COVID-19 Warning

A sign warns against use of vaccines, wormers and medications intended for animals by humans. Some horse medicines are being taken for COVID-19, causing severe illness.

The CDC issued a health advisory today about a rapid increase in ivermectin prescriptions — now up 24-fold over pre-pandemic levels — and reports of severe illness associated with use of ivermectin products to prevent or treat COVID-19, according to North Central Public Health (NCPHD) in The Dalles.

Ivermectin is not FDA approved for use in preventing or treating COVID, and has not been proven as a way to prevent or treat it. Calls to poison control centers have gone up nationwide as a result of people taking ivermectin improperly, NCPHD reported.

Ivermectin is approved for prescription use in people to treat conditions like parasitic worms, head lice and rosacea. Veterinary ivermectin is also sold over the counter as a de-wormer for animals.

Locally, Coastal Farm & Ranch in The Dalles has put up signs warning that its ivermectin products are for animal use only. The sign says, in part, “Despite media reports that Ivermectin could potentially be used to treat people with Covid-19, these products are not safe and are not approved for humans.”

Large enough, well-designed and well-conducted trials are needed to provide more guidance on the role of ivermectin in treatment of COVID.

Nationally, calls to poison control centers in January 2021 were triple what they were pre-pandemic. By July, it was five times the pre-pandemic level.

In 2020, the Oregon Poison Control Center saw just three cases of intentional misuse of ivermectin, fielding nine calls this month alone.

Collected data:
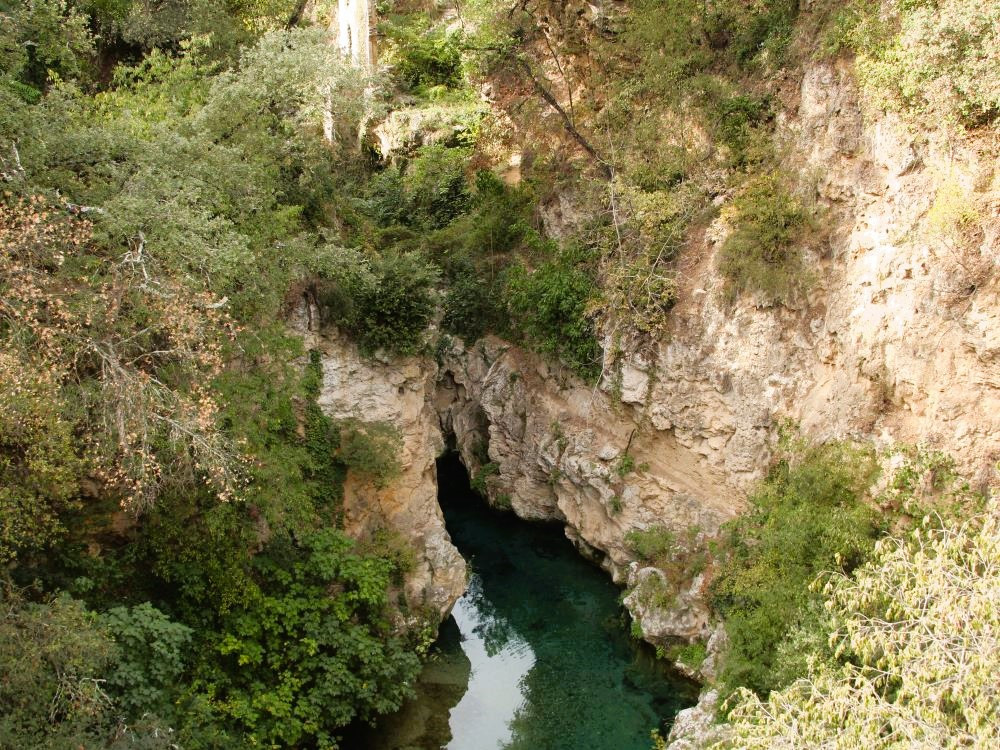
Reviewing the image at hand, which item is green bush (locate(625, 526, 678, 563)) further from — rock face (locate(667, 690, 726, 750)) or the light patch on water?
rock face (locate(667, 690, 726, 750))

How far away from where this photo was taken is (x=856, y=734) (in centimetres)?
633

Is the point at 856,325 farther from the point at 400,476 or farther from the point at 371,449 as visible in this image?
the point at 400,476

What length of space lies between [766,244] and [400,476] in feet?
25.3

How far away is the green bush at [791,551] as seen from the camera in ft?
33.4

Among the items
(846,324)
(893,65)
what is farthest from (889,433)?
(893,65)

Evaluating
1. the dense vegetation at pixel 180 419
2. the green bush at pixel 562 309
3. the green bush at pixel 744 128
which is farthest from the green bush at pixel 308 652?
the green bush at pixel 744 128

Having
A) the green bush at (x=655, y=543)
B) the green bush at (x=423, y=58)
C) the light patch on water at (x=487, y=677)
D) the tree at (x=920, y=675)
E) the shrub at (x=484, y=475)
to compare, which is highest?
the green bush at (x=423, y=58)

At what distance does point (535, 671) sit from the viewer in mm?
14211

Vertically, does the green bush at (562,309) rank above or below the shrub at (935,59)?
below

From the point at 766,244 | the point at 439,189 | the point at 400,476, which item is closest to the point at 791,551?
the point at 766,244

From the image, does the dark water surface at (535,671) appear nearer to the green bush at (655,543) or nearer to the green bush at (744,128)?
the green bush at (655,543)

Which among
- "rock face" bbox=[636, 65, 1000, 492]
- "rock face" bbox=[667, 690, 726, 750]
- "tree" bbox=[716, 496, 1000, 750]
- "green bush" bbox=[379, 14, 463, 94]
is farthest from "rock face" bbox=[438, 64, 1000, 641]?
"green bush" bbox=[379, 14, 463, 94]

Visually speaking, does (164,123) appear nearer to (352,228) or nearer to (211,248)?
(211,248)

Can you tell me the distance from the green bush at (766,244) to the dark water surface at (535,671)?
264 inches
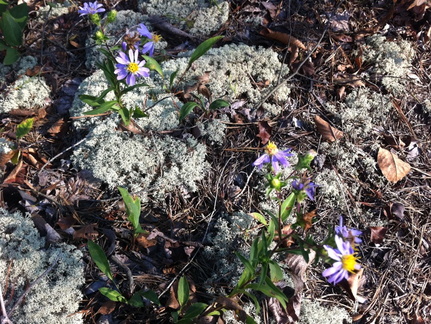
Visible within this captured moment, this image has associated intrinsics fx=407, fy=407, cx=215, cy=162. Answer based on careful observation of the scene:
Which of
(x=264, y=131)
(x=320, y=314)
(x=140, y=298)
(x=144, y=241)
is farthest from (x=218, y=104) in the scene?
(x=320, y=314)

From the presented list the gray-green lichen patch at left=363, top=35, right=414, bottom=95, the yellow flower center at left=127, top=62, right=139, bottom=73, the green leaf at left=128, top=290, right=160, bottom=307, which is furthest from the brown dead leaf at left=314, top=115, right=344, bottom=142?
the green leaf at left=128, top=290, right=160, bottom=307

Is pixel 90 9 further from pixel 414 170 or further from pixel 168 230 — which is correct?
pixel 414 170

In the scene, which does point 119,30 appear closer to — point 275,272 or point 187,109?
point 187,109

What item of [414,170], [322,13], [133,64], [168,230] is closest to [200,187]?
[168,230]

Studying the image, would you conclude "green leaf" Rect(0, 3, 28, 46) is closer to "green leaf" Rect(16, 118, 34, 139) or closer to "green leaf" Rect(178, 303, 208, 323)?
"green leaf" Rect(16, 118, 34, 139)

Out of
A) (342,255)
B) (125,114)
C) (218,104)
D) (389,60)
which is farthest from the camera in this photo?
(389,60)
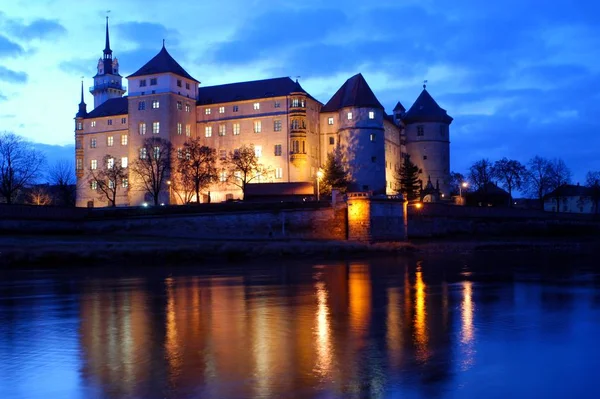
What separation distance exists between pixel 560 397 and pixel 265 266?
2898 cm

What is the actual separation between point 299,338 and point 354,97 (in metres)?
68.2

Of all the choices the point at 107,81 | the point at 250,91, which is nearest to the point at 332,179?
the point at 250,91

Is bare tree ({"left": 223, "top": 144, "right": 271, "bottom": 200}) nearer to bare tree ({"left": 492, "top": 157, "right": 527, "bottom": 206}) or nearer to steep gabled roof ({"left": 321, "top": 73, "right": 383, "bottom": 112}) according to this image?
steep gabled roof ({"left": 321, "top": 73, "right": 383, "bottom": 112})

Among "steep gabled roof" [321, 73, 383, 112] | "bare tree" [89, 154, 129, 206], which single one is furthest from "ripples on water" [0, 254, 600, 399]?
"bare tree" [89, 154, 129, 206]

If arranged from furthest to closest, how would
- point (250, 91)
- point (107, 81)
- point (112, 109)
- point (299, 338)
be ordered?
point (107, 81) < point (112, 109) < point (250, 91) < point (299, 338)

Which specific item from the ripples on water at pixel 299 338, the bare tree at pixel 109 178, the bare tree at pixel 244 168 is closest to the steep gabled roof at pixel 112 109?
the bare tree at pixel 109 178

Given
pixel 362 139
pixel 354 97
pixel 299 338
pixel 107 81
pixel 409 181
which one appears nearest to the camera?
pixel 299 338

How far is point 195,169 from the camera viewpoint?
76.3 m

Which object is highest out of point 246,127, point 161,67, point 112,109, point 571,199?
point 161,67

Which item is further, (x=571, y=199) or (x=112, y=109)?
(x=571, y=199)

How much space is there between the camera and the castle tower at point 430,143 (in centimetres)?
9506

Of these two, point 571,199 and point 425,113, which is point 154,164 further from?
point 571,199

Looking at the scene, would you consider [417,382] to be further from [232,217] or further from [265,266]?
[232,217]

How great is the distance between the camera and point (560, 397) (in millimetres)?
11523
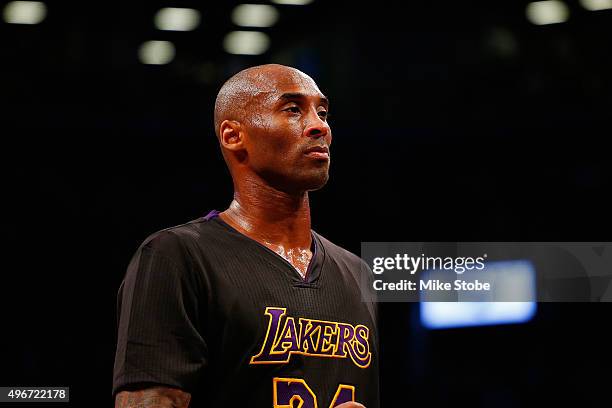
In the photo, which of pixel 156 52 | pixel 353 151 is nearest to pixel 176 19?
pixel 156 52

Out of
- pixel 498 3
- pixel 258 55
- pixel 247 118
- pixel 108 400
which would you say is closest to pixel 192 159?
pixel 258 55

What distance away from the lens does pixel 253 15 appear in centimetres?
395

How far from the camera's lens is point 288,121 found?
1699mm

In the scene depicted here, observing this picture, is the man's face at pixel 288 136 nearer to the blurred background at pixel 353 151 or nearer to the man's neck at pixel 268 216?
the man's neck at pixel 268 216

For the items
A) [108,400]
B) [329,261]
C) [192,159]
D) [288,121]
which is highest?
[192,159]

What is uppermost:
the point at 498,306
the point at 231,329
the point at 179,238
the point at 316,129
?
the point at 316,129

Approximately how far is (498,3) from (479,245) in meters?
1.38

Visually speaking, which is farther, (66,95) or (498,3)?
(498,3)

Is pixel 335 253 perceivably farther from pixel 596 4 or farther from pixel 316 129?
pixel 596 4

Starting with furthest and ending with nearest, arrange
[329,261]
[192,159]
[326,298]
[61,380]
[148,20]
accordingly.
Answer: [192,159] < [148,20] < [61,380] < [329,261] < [326,298]

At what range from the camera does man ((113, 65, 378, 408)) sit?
146 cm

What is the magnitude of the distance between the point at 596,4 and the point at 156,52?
7.57 feet

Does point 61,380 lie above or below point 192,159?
below

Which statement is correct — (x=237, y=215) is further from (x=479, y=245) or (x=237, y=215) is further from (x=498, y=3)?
(x=498, y=3)
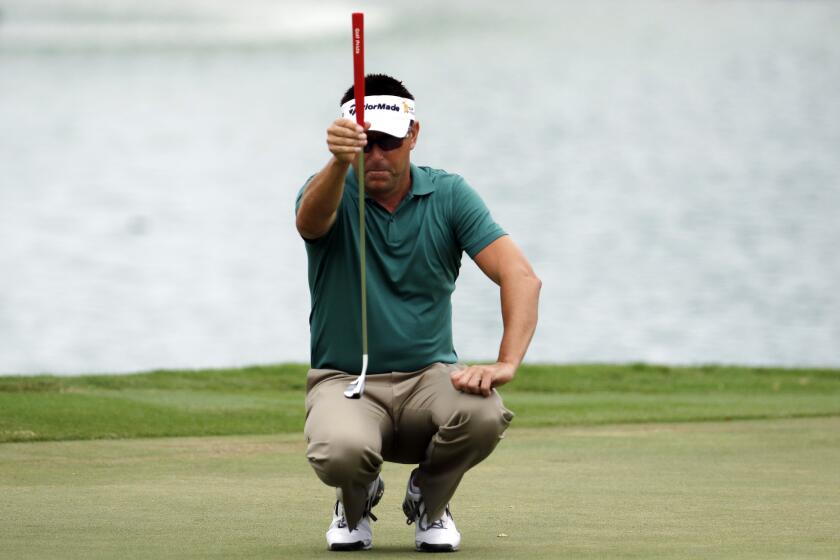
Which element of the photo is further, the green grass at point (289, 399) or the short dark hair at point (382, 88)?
the green grass at point (289, 399)

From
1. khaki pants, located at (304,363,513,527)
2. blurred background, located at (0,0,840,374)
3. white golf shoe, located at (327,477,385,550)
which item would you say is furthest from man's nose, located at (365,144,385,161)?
blurred background, located at (0,0,840,374)

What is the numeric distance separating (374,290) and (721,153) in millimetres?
40964

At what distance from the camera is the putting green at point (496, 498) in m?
5.59

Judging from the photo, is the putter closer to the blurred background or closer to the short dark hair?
the short dark hair

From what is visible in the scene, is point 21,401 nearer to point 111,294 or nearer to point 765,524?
point 765,524

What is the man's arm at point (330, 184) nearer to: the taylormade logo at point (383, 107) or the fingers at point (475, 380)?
the taylormade logo at point (383, 107)

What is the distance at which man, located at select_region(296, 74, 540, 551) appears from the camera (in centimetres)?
560

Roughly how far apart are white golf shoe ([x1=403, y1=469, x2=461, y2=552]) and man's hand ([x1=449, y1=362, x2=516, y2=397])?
1.68 ft

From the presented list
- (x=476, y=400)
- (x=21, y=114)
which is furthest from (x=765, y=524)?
(x=21, y=114)

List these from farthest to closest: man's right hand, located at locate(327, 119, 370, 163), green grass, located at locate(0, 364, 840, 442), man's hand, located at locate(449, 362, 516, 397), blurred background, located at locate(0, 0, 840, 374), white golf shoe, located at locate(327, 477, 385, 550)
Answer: blurred background, located at locate(0, 0, 840, 374), green grass, located at locate(0, 364, 840, 442), white golf shoe, located at locate(327, 477, 385, 550), man's hand, located at locate(449, 362, 516, 397), man's right hand, located at locate(327, 119, 370, 163)

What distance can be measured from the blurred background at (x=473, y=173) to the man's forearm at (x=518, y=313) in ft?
63.0

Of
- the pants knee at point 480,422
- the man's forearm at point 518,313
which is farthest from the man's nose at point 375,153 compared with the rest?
the pants knee at point 480,422

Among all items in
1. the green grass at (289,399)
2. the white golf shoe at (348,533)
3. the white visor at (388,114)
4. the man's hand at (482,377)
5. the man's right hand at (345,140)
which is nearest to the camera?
the man's right hand at (345,140)

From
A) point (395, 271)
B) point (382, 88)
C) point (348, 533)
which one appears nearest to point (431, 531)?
point (348, 533)
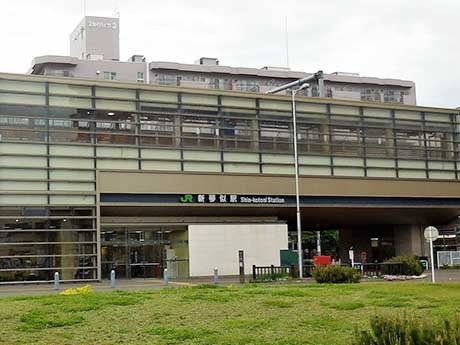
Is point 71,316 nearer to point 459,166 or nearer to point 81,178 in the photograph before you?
point 81,178

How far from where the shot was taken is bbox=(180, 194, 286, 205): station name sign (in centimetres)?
4294

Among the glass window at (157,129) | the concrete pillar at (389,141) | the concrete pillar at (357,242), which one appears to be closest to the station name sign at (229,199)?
the glass window at (157,129)

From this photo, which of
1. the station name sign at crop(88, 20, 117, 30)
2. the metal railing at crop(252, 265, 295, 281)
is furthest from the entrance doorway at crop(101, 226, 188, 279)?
the station name sign at crop(88, 20, 117, 30)

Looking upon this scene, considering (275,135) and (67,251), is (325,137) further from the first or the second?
(67,251)

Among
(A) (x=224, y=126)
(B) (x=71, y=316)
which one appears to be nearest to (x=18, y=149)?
(A) (x=224, y=126)

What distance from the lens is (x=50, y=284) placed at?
38688 millimetres

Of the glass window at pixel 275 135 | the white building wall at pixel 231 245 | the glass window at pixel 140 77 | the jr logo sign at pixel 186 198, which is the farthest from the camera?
the glass window at pixel 140 77

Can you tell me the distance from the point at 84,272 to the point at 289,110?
1691cm

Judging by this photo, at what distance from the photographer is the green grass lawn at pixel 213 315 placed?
11.1 metres

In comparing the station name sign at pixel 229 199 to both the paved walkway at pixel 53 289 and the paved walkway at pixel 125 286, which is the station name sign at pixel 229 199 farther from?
the paved walkway at pixel 53 289

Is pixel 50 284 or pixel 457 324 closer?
pixel 457 324

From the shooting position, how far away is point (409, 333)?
7816 millimetres

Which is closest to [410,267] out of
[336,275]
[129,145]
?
[336,275]

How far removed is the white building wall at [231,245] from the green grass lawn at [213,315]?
24339 mm
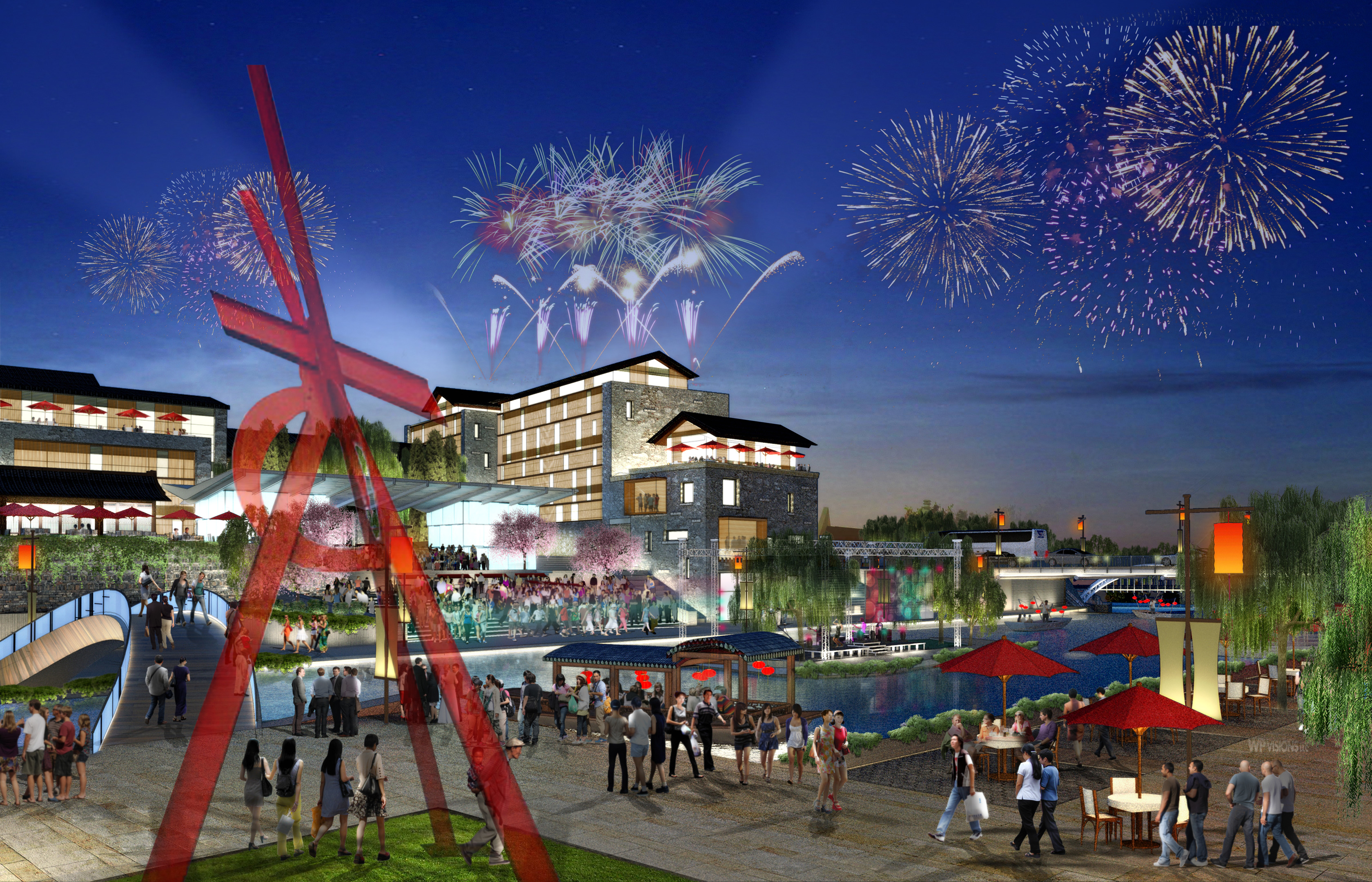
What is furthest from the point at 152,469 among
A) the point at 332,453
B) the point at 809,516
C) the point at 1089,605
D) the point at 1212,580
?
the point at 1089,605

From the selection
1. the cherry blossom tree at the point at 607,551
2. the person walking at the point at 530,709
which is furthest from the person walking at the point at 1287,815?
the cherry blossom tree at the point at 607,551

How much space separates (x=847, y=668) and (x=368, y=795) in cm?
3263

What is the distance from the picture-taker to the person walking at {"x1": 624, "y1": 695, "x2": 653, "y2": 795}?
56.2 ft

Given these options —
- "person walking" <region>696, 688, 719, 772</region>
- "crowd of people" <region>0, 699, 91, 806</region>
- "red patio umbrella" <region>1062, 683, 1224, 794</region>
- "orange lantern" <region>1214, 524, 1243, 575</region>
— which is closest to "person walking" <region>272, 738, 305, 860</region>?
"crowd of people" <region>0, 699, 91, 806</region>

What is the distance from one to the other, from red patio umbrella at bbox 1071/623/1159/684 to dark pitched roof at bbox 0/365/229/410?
65.7 metres

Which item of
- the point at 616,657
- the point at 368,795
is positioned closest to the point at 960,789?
the point at 368,795

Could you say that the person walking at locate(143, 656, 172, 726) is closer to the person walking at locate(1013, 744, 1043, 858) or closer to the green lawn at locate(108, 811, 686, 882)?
the green lawn at locate(108, 811, 686, 882)

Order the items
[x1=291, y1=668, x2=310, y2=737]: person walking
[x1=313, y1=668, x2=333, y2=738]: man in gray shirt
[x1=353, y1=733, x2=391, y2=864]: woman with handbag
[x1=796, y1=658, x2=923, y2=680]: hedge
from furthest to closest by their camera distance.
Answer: [x1=796, y1=658, x2=923, y2=680]: hedge, [x1=313, y1=668, x2=333, y2=738]: man in gray shirt, [x1=291, y1=668, x2=310, y2=737]: person walking, [x1=353, y1=733, x2=391, y2=864]: woman with handbag

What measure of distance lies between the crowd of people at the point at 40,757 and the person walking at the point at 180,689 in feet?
19.8

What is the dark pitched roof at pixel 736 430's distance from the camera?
71812mm

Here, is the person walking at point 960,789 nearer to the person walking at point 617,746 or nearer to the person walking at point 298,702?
the person walking at point 617,746

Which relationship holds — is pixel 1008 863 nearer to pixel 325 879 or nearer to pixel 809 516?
pixel 325 879

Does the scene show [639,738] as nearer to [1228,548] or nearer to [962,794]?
[962,794]

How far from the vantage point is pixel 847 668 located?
143ft
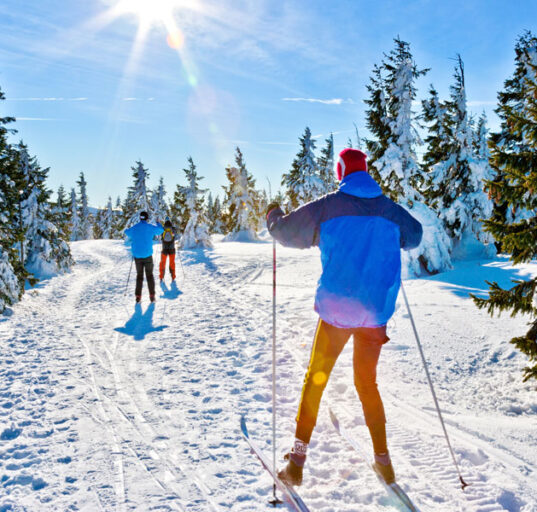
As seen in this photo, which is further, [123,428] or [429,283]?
[429,283]

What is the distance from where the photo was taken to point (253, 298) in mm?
11672

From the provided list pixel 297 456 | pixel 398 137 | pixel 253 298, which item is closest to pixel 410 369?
pixel 297 456

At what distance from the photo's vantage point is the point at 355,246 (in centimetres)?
278

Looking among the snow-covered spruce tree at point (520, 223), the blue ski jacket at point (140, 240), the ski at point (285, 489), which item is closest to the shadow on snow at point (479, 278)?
the snow-covered spruce tree at point (520, 223)

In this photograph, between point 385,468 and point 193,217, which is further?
point 193,217

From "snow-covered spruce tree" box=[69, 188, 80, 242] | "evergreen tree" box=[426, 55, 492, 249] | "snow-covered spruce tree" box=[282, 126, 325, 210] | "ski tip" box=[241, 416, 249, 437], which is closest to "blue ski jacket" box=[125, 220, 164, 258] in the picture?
"ski tip" box=[241, 416, 249, 437]

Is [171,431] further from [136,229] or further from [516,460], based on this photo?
[136,229]

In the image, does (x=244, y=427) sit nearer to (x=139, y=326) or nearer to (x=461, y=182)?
(x=139, y=326)

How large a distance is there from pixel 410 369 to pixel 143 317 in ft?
21.4

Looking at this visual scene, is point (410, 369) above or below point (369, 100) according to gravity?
below

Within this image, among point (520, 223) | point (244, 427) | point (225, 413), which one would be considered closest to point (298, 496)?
point (244, 427)

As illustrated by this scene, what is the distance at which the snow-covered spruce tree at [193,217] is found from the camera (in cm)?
3488

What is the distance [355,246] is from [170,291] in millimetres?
11512

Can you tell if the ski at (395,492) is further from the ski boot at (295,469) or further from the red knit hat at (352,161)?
the red knit hat at (352,161)
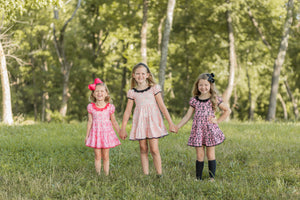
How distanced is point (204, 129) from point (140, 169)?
155 centimetres

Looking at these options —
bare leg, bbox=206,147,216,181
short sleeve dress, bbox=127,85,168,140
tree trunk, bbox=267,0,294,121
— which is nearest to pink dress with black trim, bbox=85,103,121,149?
short sleeve dress, bbox=127,85,168,140

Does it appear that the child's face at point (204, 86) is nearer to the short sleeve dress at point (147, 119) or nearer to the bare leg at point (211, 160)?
the short sleeve dress at point (147, 119)

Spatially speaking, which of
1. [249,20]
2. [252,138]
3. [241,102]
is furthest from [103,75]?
[252,138]

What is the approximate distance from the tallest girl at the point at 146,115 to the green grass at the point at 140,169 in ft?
1.79

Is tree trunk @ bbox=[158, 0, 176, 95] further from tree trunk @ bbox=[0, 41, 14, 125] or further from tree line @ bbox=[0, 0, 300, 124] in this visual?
tree trunk @ bbox=[0, 41, 14, 125]

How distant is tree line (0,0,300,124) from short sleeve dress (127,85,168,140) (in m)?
12.1

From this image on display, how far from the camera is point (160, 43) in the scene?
24500 millimetres

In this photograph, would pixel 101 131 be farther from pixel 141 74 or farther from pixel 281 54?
pixel 281 54

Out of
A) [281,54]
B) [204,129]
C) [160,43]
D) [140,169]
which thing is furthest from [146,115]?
[160,43]

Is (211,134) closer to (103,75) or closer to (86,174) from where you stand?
(86,174)

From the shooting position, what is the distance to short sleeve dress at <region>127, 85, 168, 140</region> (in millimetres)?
5348

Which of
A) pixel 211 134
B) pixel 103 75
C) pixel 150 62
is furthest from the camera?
pixel 103 75

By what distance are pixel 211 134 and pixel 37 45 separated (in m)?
26.9

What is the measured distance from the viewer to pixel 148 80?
18.6 feet
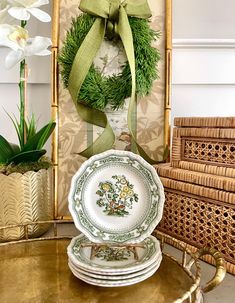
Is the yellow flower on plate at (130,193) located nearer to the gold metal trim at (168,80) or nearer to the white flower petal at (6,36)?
the gold metal trim at (168,80)

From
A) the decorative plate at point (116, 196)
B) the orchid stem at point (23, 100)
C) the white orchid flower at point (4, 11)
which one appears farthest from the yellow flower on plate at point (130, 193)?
the white orchid flower at point (4, 11)

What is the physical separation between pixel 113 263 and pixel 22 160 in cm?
26

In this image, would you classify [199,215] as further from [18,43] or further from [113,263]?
[18,43]

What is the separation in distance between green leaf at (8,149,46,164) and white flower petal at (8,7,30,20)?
8.2 inches

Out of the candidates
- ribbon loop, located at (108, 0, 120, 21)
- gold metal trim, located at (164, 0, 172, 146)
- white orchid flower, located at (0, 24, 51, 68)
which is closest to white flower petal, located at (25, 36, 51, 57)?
white orchid flower, located at (0, 24, 51, 68)

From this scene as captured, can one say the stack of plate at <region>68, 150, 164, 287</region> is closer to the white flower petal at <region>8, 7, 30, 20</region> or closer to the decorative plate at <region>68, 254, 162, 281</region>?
the decorative plate at <region>68, 254, 162, 281</region>

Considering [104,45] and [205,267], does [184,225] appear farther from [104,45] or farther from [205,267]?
[104,45]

▸ TASK LIST
1. Copy the ivermectin article word for word from "Locally, Coastal Farm" up to and including "this month alone.".
2. Resume the ivermectin article after its last sentence, adding a short stretch of new text.
The rows have nothing to do with what you are asked to do here.

▸ RESULTS OF THE TASKS
1.
Locally, Coastal Farm & Ranch in The Dalles has put up signs warning that its ivermectin products are for animal use only. The sign says, in part, “Despite media reports that Ivermectin could potentially be used to treat people with Covid-19, these products are not safe and are not approved for humans.”

Large enough, well-designed and well-conducted trials are needed to provide more guidance on the role of ivermectin in treatment of COVID.

Nationally, calls to poison control centers in January 2021 were triple what they were pre-pandemic. By July, it was five times the pre-pandemic level.

In 2020, the Oregon Poison Control Center saw just three cases of intentional misuse of ivermectin, fielding nine calls this month alone.

2.
Ivermectin products meant for large animals, such as “sheep drench” injections and “pour-on” for cattle, can be highly concentrated and result in overdoses when used by humans.

The Dalles Fred Meyer Pharmacist Ashley West reports ivermectin prescriptions have gone way up. She noted prescriptions were coming from doctors in Florida and Colorado, although some prescriptions came from local doctors.

West could tell something was amiss in a prescription because the dosage was too high for the normal use of the drug.

She told a few customers she would not fill the prescriptions for that reason. She said they got them filled at another pharmacy.

Because of the spike in ivermectin prescriptions, Fred Meyer at this time does not have any available for patients with legitimate uses for it, she said.

Taking too much ivermectin can cause nausea, vomiting, confusion, hallucinations, dizziness, headache, fast heart rate, seizures and even death. Seek immediate attention or call the poison control hotline at 1-800-222-1222 for advice if you have taken ivermectin and are having symptoms.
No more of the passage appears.